Validation of transcripts assembled from RNA-seq data using proteomics data. (#266)
Alternative splicing of mRNA is known to play a major role in diversifying function of proteins in humans, resulting in cell-specific proteomic variation. While transcriptomic experiments enabled the detection of many alternatively spliced transcripts, the majority of these transcripts seem to lack protein-coding potential. Earlier this year, we have published the Proteomic–Genomic Nexus (PG Nexus) pipeline, which showed that integrating proteomics and transcriptomics data can efficiently validate alternatively spliced transcripts. To accommodate analysis of novel transcripts assembled from RNA-seq data, we have developed an additional software component. The new module, TranscriptCoder, uses previously identified exons to translate RNA transcripts from Cufflinks into a protein sequence database for MS/MS searches. In conjunction with other PG Nexus tools, users can identify and validate splice junction boundaries and mRNA transcripts which have protein-coding potential. For our analyses, we used data from human undifferentiated mesenchymal stem cells (MSC) to validate 4187 unique splice junctions annotated in ENSEMBL. Comparing our method to other approaches, including a 3-frame translation of all RNA-seq transcripts, revealed 4472 unique splice junctions, 4062 of these were the same as those identified by TranscriptCoder.
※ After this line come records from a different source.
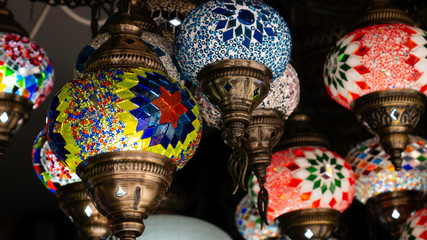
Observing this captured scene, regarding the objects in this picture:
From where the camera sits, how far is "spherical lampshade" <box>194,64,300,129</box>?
1045 millimetres

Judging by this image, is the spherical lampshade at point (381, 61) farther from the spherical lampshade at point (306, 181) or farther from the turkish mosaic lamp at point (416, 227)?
the turkish mosaic lamp at point (416, 227)

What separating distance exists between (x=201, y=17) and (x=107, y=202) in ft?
0.94

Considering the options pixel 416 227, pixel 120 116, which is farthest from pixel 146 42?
pixel 416 227

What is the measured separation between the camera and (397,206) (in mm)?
1488

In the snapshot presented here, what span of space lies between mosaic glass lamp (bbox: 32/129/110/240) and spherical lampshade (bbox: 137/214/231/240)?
18 cm

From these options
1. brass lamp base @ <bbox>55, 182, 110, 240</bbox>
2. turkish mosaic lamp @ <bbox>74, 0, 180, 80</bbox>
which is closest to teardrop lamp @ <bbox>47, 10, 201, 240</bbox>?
turkish mosaic lamp @ <bbox>74, 0, 180, 80</bbox>

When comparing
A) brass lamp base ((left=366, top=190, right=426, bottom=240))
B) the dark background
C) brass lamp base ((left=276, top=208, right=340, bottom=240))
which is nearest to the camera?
brass lamp base ((left=276, top=208, right=340, bottom=240))

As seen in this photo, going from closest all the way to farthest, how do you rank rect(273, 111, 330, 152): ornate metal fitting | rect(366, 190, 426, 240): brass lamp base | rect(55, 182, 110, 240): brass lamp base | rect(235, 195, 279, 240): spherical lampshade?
1. rect(55, 182, 110, 240): brass lamp base
2. rect(273, 111, 330, 152): ornate metal fitting
3. rect(366, 190, 426, 240): brass lamp base
4. rect(235, 195, 279, 240): spherical lampshade

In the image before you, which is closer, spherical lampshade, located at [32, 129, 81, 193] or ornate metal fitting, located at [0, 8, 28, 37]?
spherical lampshade, located at [32, 129, 81, 193]

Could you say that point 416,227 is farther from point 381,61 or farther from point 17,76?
point 17,76

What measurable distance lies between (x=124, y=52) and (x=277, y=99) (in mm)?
298

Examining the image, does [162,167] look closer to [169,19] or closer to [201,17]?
[201,17]

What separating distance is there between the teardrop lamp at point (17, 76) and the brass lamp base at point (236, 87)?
421 mm

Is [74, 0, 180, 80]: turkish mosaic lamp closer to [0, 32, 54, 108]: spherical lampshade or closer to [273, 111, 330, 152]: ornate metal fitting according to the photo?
[0, 32, 54, 108]: spherical lampshade
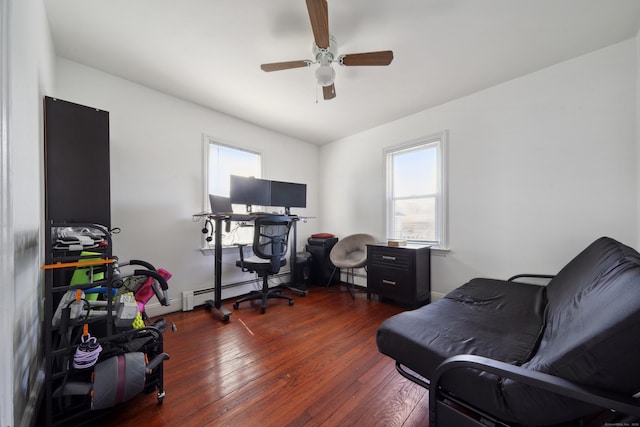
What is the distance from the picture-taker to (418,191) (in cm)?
323

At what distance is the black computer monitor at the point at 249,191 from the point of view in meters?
2.91

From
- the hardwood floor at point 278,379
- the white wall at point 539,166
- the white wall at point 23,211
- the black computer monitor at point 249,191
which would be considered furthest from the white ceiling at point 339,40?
the hardwood floor at point 278,379

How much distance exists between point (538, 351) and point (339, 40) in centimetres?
237

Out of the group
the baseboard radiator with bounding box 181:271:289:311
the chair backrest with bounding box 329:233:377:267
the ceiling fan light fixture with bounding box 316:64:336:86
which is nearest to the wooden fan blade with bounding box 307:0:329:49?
the ceiling fan light fixture with bounding box 316:64:336:86

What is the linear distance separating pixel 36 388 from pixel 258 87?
2844 millimetres

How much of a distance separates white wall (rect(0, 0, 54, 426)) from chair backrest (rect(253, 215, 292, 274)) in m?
1.61

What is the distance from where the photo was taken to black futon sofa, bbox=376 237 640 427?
2.24 feet

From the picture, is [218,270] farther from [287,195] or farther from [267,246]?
[287,195]

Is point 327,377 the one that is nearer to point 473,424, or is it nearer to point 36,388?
point 473,424

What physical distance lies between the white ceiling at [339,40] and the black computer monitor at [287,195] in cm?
119

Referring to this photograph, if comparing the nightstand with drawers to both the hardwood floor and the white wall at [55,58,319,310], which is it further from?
the white wall at [55,58,319,310]

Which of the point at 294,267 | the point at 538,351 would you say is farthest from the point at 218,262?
the point at 538,351

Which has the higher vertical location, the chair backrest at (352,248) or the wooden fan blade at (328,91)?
the wooden fan blade at (328,91)

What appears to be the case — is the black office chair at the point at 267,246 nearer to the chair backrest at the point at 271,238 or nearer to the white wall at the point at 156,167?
the chair backrest at the point at 271,238
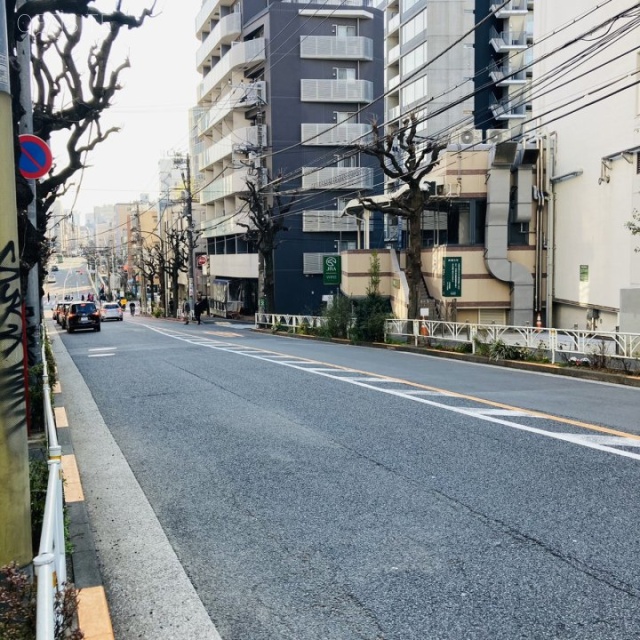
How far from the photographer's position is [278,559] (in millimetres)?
5281

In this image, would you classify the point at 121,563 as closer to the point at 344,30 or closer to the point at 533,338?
the point at 533,338

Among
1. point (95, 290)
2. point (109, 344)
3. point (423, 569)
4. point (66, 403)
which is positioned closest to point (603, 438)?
point (423, 569)

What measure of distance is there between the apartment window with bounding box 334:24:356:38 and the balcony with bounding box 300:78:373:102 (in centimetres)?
414

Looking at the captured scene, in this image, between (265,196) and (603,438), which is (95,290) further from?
(603,438)

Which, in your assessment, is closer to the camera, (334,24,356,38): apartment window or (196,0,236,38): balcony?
(334,24,356,38): apartment window

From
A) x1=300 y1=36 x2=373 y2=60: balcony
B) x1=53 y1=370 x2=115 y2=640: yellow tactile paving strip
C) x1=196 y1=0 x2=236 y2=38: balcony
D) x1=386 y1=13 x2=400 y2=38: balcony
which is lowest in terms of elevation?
Answer: x1=53 y1=370 x2=115 y2=640: yellow tactile paving strip

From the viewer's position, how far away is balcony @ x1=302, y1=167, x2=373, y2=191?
51219 mm

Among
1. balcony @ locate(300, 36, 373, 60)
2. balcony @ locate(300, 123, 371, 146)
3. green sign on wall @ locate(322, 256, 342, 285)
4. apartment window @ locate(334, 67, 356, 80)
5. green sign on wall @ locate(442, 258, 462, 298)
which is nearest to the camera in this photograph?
green sign on wall @ locate(442, 258, 462, 298)

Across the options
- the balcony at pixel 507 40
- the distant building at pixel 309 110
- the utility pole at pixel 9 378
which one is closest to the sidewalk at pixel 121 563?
the utility pole at pixel 9 378

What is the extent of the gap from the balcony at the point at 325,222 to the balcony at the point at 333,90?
8.14m

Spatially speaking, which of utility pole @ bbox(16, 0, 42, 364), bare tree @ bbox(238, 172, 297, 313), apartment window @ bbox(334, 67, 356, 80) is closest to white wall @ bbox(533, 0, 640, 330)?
utility pole @ bbox(16, 0, 42, 364)

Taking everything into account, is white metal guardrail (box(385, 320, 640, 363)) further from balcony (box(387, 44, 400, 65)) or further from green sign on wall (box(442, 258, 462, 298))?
balcony (box(387, 44, 400, 65))

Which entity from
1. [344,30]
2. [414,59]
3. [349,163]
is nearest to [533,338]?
[349,163]

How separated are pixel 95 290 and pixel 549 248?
104178 millimetres
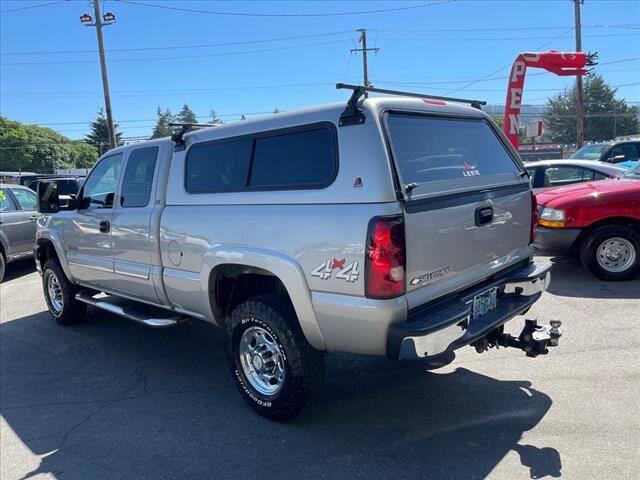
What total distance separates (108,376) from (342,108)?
3.30 metres

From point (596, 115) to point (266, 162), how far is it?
75514 millimetres

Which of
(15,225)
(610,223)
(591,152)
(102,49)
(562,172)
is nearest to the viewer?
(610,223)

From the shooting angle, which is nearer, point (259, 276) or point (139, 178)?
point (259, 276)

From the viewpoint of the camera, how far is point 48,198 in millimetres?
5574


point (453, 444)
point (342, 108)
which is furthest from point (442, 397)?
point (342, 108)

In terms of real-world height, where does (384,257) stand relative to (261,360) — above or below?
above

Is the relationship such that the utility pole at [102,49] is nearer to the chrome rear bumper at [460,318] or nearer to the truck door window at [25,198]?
the truck door window at [25,198]

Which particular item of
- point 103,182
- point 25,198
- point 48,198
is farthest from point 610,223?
point 25,198

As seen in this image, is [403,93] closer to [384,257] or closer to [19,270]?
[384,257]

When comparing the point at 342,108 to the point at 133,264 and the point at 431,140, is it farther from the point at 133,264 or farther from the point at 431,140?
the point at 133,264

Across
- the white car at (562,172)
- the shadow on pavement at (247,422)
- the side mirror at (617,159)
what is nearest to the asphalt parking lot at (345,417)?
the shadow on pavement at (247,422)

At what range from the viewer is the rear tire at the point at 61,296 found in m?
6.05

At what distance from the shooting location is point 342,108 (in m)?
3.11

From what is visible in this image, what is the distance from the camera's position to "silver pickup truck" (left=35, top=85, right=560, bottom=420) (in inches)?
113
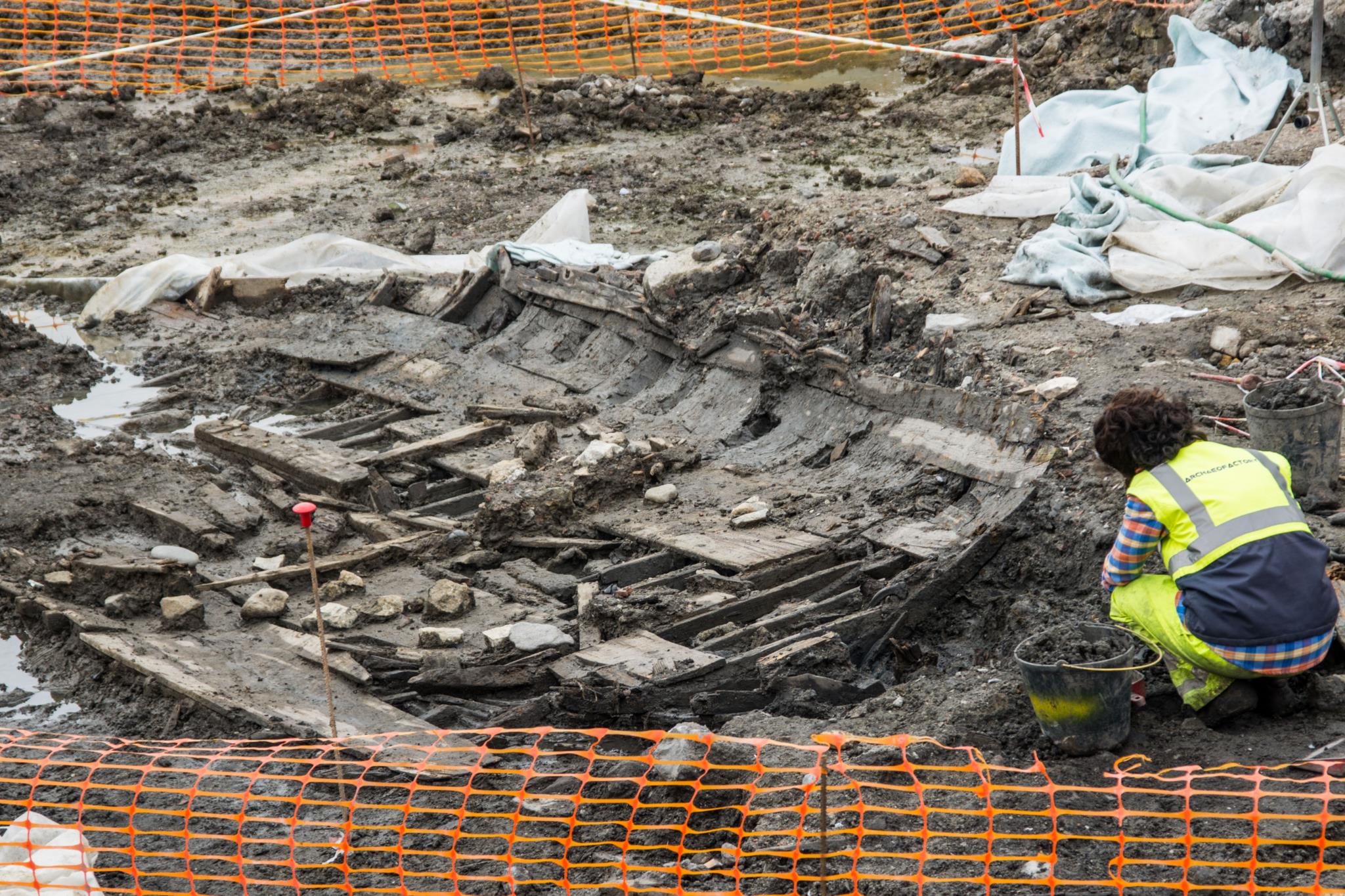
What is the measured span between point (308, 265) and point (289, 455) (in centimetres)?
451

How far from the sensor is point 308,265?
13242 mm

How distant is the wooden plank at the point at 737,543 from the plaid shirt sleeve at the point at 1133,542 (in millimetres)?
2373

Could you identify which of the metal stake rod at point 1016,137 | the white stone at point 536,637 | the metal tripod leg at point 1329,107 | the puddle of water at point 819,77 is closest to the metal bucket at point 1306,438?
the white stone at point 536,637

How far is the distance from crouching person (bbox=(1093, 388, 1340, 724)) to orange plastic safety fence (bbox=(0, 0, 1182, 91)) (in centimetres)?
1544

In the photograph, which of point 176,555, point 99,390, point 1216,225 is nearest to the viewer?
point 176,555

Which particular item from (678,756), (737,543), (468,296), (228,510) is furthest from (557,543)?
(468,296)

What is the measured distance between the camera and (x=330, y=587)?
7.36 meters

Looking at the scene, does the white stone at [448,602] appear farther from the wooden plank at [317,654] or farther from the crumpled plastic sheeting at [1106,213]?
the crumpled plastic sheeting at [1106,213]

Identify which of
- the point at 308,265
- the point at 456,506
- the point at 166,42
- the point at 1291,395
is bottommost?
the point at 456,506

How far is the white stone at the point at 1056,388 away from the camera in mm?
7641

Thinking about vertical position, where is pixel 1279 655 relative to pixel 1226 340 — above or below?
above

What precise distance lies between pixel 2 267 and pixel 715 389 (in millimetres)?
9250

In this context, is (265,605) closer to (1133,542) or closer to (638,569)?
(638,569)

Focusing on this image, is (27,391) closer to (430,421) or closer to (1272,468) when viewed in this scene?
(430,421)
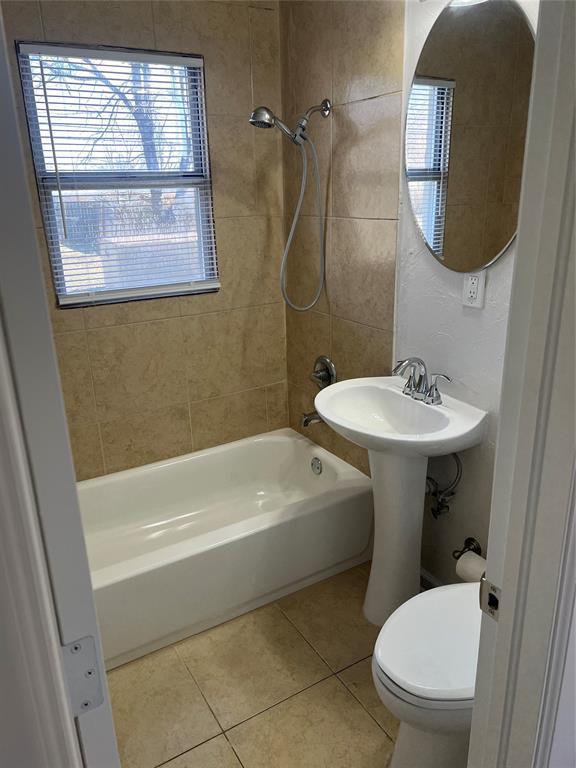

There were 125 junctions that were found by TranscriptCoder only, and 410 junctions found by 3-frame translation only. The above suggests a combination of both methods could enhance the coverage of splice peptides. Our tool and results highlight an integrative approach that is incorporated into our PG Nexus pipeline, allowing us to validate alternatively spliced forms of protein.
- Pang et al. (2014) J. Proteome Res., 13, 84–98.